Lo cierto es que siempre hay que volver, o seguir, y la perrita se sacudió la de polvareda que había juntado en su pelaje negro para empezar su trotecito hacia el valle. El brillo del sol se reflejaba en su lomo como lo habían hecho, tiempo atrás, las caricias de los niños donde fue criada, pero ya no eran tiempos de hogar sino de vaya a saberse qué.
Y la cosa hubiera seguido así hasta que se cruzara con algún cuis o alguna perdiz con cara de presa, cuando sintió el olor de la carne asada. No hay otro animal en la tierra que se deje acompañar por el humito de la grasa que chorrea en la brasa, así que la perrita supuso la cercanía del hombre.
Si eso era bueno o era malo, vaya a saberse, pero la esperanza de un hueso o de un trozo de blando convenció a la perrita de que valía la pena el intento.
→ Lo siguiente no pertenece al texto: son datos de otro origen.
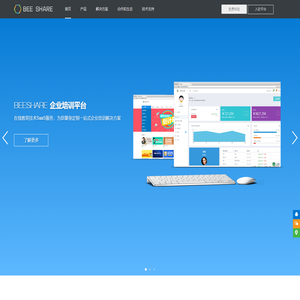 Beeshare定制化企业培训专家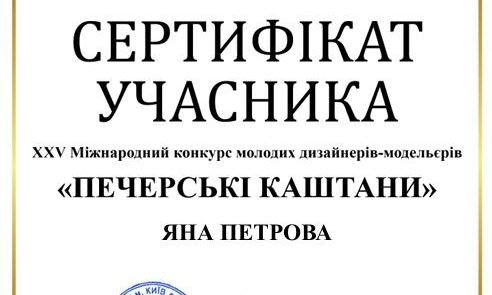 photo_5195298896760999773_x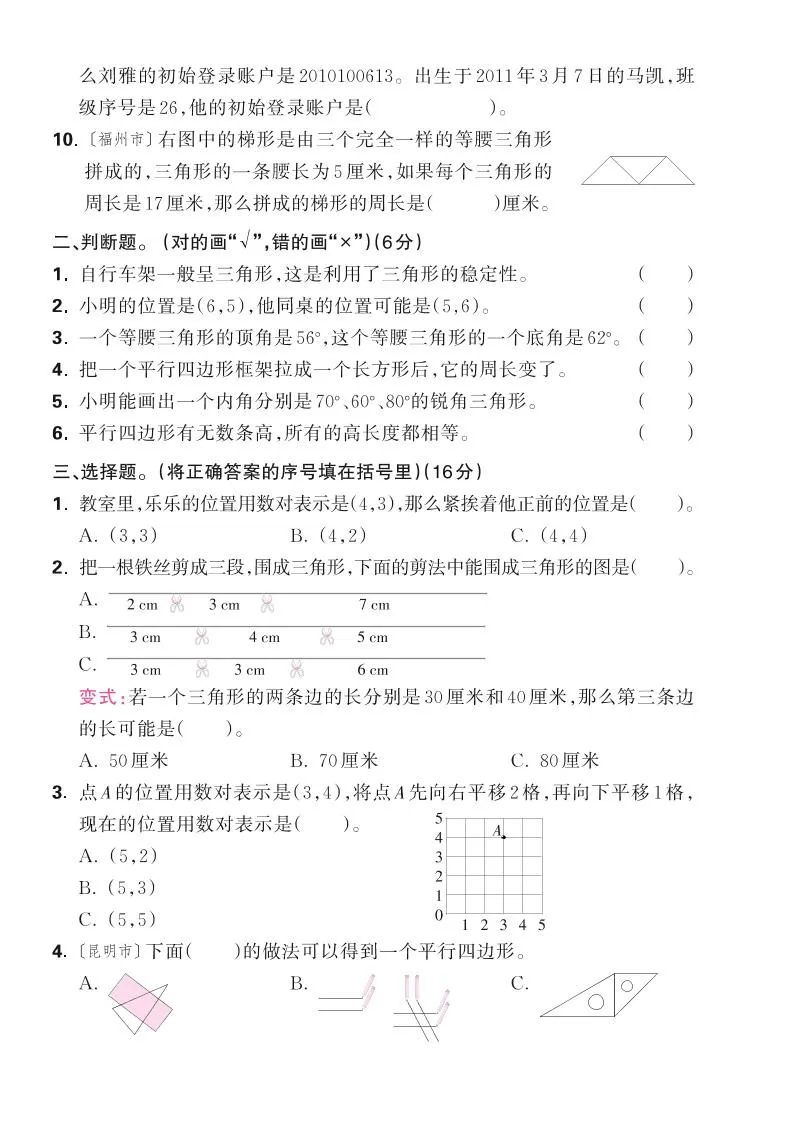 25春四下数学苏教版第七、八单元测评卷（含答案5页）-网亿资源平台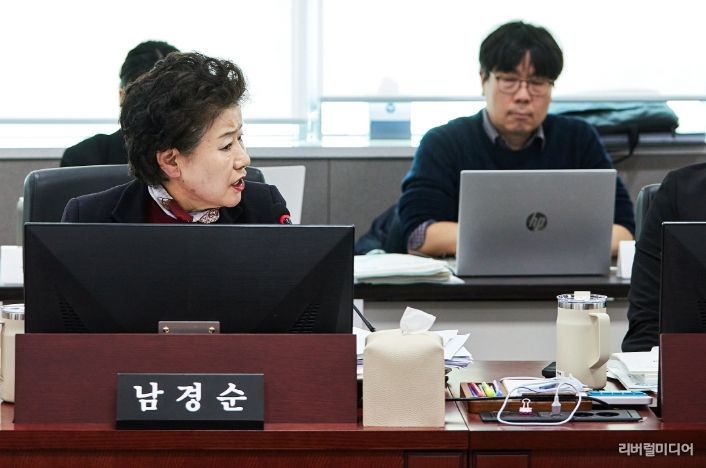 경기도의회 남경순 의원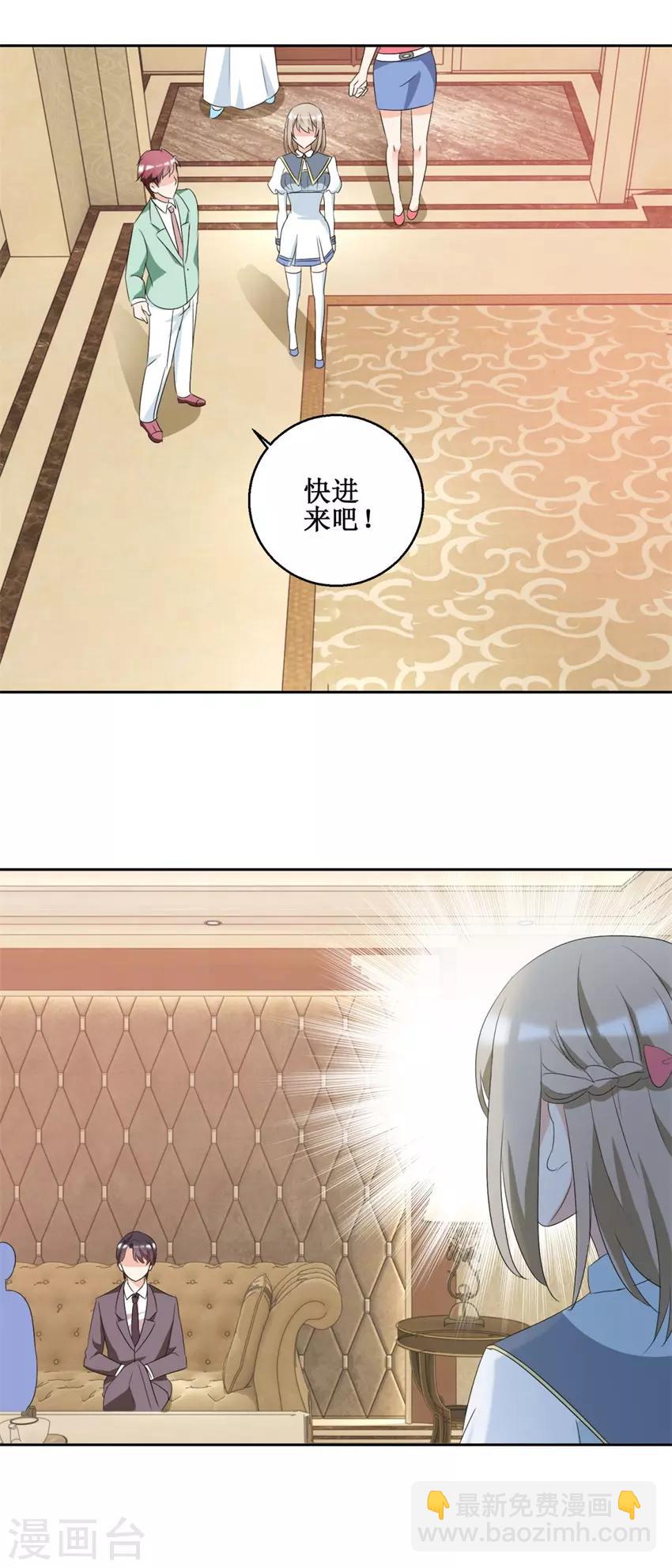 《恋爱真香定律》第47话 上山之路 第10页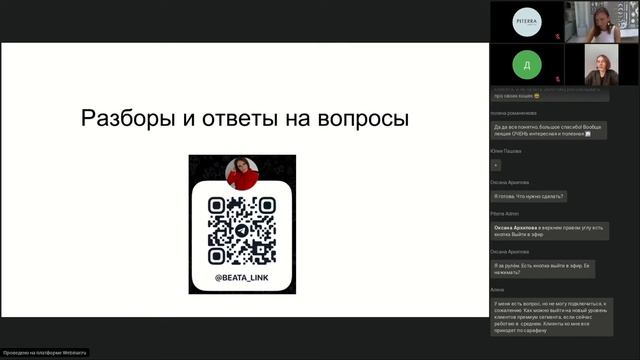 Типология клиентов: как зацепить клиента и попасть в его ценностный уровень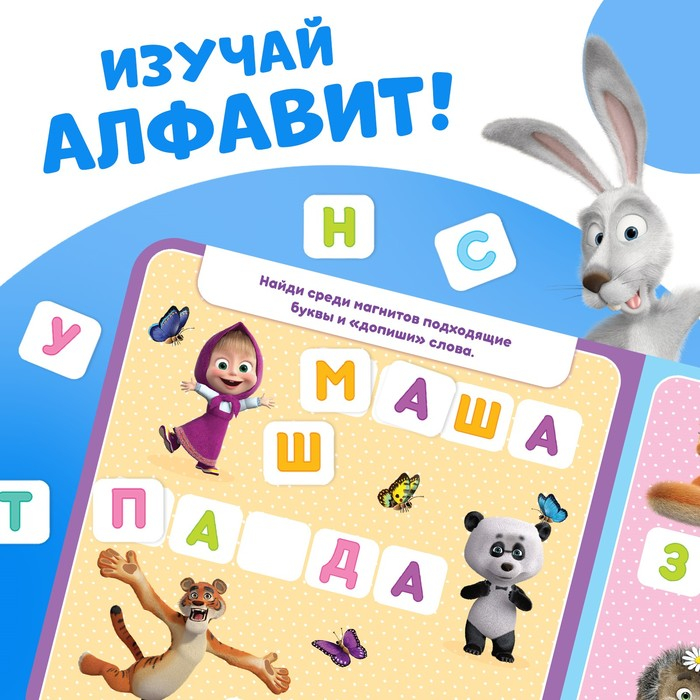 Магнитная книга с заданиями «Алфавит», 8 стр., 47 магнитов, «Маша и Медведь» Магнитная книга с заданиями «Алфавит», 8 стр., 47 магнитов, «Маша и Медведь»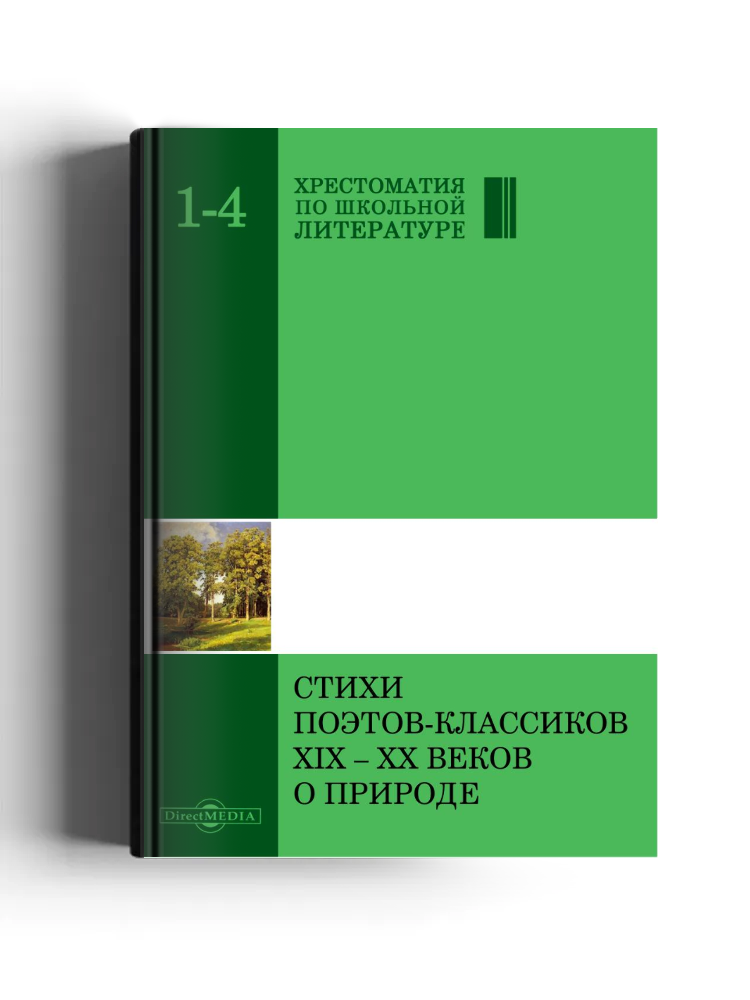 Стихи поэтов-классиков XIX-XX веков о природе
Levantó el hocico para saber de las coordenadas exactas del asado, dio con precisión donde vio un humito tras un churqui, se relamió y apuró el paso, no sea cosa de llegar tarde.
Cuando ya lo tuvo ante su vista, cercano a las ramas encendidas en brasa y solo, supo que se trataba de un hombre de campo, de esos andariegos de los cerros que, ya en arreo o coqueándole al infinito, se les dan por llamarse gauchos.
Lo vio comer solitario, acaso murmurando algo, acaso recordando un vino y, con esa intuición de la gente de la tierra, levantar la vista al saber de su presencia. Entonces fue que los ojos del gaucho se juntaron con los de la perrita como si supieran que sus destinos estaban condenados a cruzarse.